═════ Records for the exercise ═════

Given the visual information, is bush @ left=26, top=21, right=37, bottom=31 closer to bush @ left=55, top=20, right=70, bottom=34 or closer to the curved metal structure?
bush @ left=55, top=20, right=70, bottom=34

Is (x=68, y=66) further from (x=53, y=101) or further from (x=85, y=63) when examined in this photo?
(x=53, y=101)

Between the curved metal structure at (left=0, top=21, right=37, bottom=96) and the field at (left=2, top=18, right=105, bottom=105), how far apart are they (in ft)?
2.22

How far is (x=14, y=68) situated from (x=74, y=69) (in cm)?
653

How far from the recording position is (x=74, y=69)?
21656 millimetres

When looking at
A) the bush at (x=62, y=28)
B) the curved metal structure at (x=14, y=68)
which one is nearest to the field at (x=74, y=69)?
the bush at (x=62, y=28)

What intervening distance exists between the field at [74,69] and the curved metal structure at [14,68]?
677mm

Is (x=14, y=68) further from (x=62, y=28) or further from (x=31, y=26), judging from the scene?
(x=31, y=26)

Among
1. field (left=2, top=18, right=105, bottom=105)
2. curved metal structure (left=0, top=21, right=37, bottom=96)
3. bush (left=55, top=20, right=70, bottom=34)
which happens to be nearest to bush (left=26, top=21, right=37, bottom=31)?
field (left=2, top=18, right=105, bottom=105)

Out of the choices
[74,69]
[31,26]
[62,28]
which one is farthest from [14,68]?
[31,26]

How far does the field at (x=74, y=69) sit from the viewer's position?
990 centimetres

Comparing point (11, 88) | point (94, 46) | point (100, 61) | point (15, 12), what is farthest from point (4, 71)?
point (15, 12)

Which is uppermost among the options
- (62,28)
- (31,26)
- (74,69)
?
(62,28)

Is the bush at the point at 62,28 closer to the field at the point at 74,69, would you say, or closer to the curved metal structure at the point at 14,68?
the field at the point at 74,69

═════

*Job*: Reproduce verbatim the entries starting at the line containing "How far does" and ending with the final line of the entries, both ends included.

*Written answer*:
How far does the field at (x=74, y=69) sit from the viewer's position?
990 centimetres

Comparing point (11, 88) | point (94, 46) | point (100, 61) | point (15, 12), what is farthest from point (4, 71)?
point (15, 12)

Which is uppermost among the options
- (62,28)
- (31,26)
- (74,69)
?
(62,28)

Is the bush at the point at 62,28 closer to the field at the point at 74,69, would you say, or closer to the curved metal structure at the point at 14,68?
the field at the point at 74,69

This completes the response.